## Exercise inputs

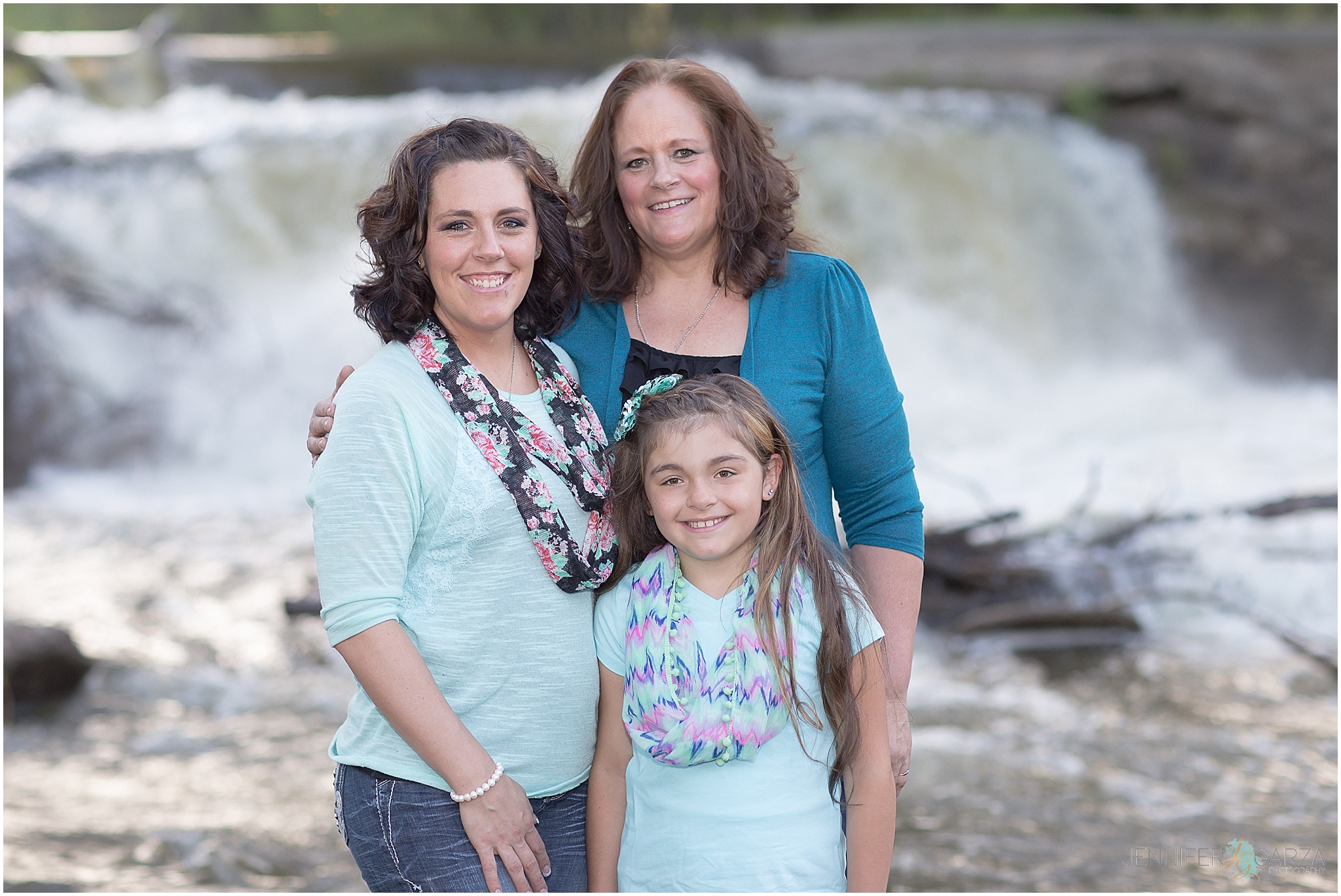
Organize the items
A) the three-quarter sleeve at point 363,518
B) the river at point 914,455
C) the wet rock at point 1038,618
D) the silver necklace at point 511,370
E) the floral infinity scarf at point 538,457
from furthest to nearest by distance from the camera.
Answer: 1. the wet rock at point 1038,618
2. the river at point 914,455
3. the silver necklace at point 511,370
4. the floral infinity scarf at point 538,457
5. the three-quarter sleeve at point 363,518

## What the task asks
Please convert the data above into a two-column CSV with the headers text and answer, one row for each text-and-answer pair. Put each field in double quotes, replace line breaks with spaces, and leave out the pictures.

## Right answer
text,answer
"Organize the items A) the three-quarter sleeve at point 363,518 B) the river at point 914,455 C) the wet rock at point 1038,618 D) the silver necklace at point 511,370 E) the floral infinity scarf at point 538,457 from furthest to nearest by distance from the camera. Answer:","1. the wet rock at point 1038,618 2. the river at point 914,455 3. the silver necklace at point 511,370 4. the floral infinity scarf at point 538,457 5. the three-quarter sleeve at point 363,518"